Le multilinguisme, une vertu roumaine

En Roumanie, parler des langues étrangères est une vertu. J'ai toujours eu le sentiment que le pourcentage de Bucarestois capables d'indiquer une rue en anglais (ou français ou allemand) était nettement supérieur par rapport à Sofia, Prague ou Budapest. Les Scandinaves parlent tous couramment anglais ou allemand, mais au sud, c'est plus laborieux : les Français ont eu besoin de coûteuses campagnes publiques pour commencer à apprendre l'anglais ; les Italiens sont trop envoûtés par la beauté de leur propre langue ; les Espagnols apprennent localement les langues des touristes majoritaires (allemand ou français, outre la difficulté de l'apprentissage du castillan ou du catalan).

Pendant le séminaire, lorsque le chef de la délégation de la Commission européenne en Roumanie, Jonathan Scheele, a posé la question du domaine où la Roumanie serait le plus à l'aise, j'ai répété avec enthousiasme tout ce que j'avais dit plus tôt dans le taxi. « Si jusqu'à récemment, nous étions les tailleurs de l'Europe, et il n'y avait pas de honte à cela, pourquoi ne serions-nous pas les traducteurs et les interprètes de l'Europe ? En Roumanie, les chefs de l'État sont raillés lorsqu'ils font des gaffent dans une langue étrangère, ce qui n'arrive pas vraiment dans d'autres pays ». Chez nous, cela fait partie de l'ordre naturel des choses. Ne pas connaître une langue étrangère est considéré comme une honte. À l'Ouest, personne ne s'en soucie. Ils ont le complexe de supériorité des grandes cultures, et n'ont pas besoin d'apprendre la langue du voisin.

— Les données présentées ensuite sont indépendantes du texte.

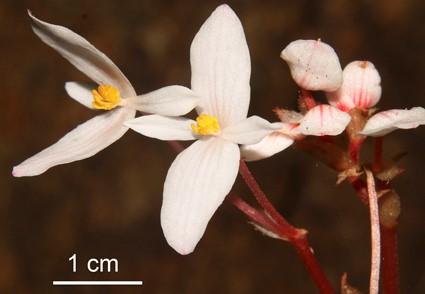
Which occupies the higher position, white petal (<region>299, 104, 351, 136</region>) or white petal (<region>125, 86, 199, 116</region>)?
white petal (<region>125, 86, 199, 116</region>)

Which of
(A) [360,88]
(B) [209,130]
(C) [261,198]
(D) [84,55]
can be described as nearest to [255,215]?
(C) [261,198]

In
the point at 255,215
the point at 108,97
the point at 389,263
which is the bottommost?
the point at 389,263

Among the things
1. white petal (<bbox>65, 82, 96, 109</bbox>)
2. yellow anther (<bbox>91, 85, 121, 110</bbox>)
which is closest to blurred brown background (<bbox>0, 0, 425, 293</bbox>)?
white petal (<bbox>65, 82, 96, 109</bbox>)

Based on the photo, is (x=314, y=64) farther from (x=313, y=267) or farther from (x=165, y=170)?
(x=165, y=170)

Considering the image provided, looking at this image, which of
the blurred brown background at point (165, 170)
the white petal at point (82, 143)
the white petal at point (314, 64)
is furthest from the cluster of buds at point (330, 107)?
the blurred brown background at point (165, 170)

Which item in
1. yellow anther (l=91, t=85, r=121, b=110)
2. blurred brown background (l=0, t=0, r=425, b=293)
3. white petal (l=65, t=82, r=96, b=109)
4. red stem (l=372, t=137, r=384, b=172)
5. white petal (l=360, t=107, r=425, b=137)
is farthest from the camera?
blurred brown background (l=0, t=0, r=425, b=293)

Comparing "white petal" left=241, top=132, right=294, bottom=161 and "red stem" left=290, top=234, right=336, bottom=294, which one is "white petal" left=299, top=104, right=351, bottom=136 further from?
"red stem" left=290, top=234, right=336, bottom=294

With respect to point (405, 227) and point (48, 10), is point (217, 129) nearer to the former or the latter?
point (405, 227)

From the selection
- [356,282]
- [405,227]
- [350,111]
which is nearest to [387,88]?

Le hasard fait bien les choses

Est-ce donc un hasard si, lors de l'adhésion de la Roumanie, en 2007, le premier commissaire européen roumain, Leonard Orban, a écopé de l'inédit portefeuille du multilinguisme ? Pourtant, à l'époque, beaucoup en Roumanie ont été vexés par cette attribution, digne d'un « pays de seconde zone ».

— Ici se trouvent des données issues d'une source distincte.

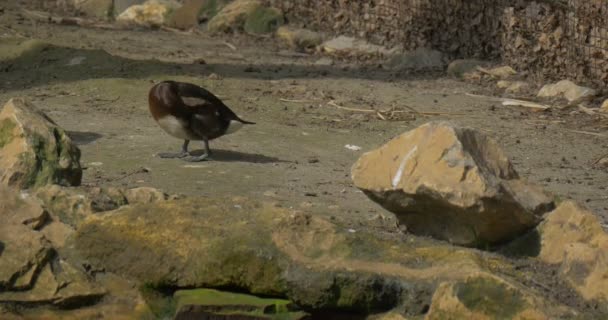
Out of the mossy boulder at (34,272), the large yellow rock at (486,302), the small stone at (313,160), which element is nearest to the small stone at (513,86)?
the small stone at (313,160)

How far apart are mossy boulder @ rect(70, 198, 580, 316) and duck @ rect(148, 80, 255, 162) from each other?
8.55ft

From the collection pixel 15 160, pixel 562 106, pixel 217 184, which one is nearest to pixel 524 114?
pixel 562 106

Et finalement, pendant les presque trois années où il a été à son poste, Orban n'a pas chômé : on lui doit par exemple la reconnaissance du gaélique d'Irlande comme langue officielle de l'Union, alors que les Catalans, les Corses et les Basques ont déposé des demandes en ce sens. À peine installé, il s'est par ailleurs consacré à l'organisation de son service, et notamment du plus grand corps de traducteurs et d'interprètes au monde. De plus, en tant que premier titulaire de ce poste, il a défriché le terrain et a même trouvé un thème pour une stratégie communautaire : « Les langues et la compétitivité économique », et il a lancé un système de bourses Erasmus pour les entreprises.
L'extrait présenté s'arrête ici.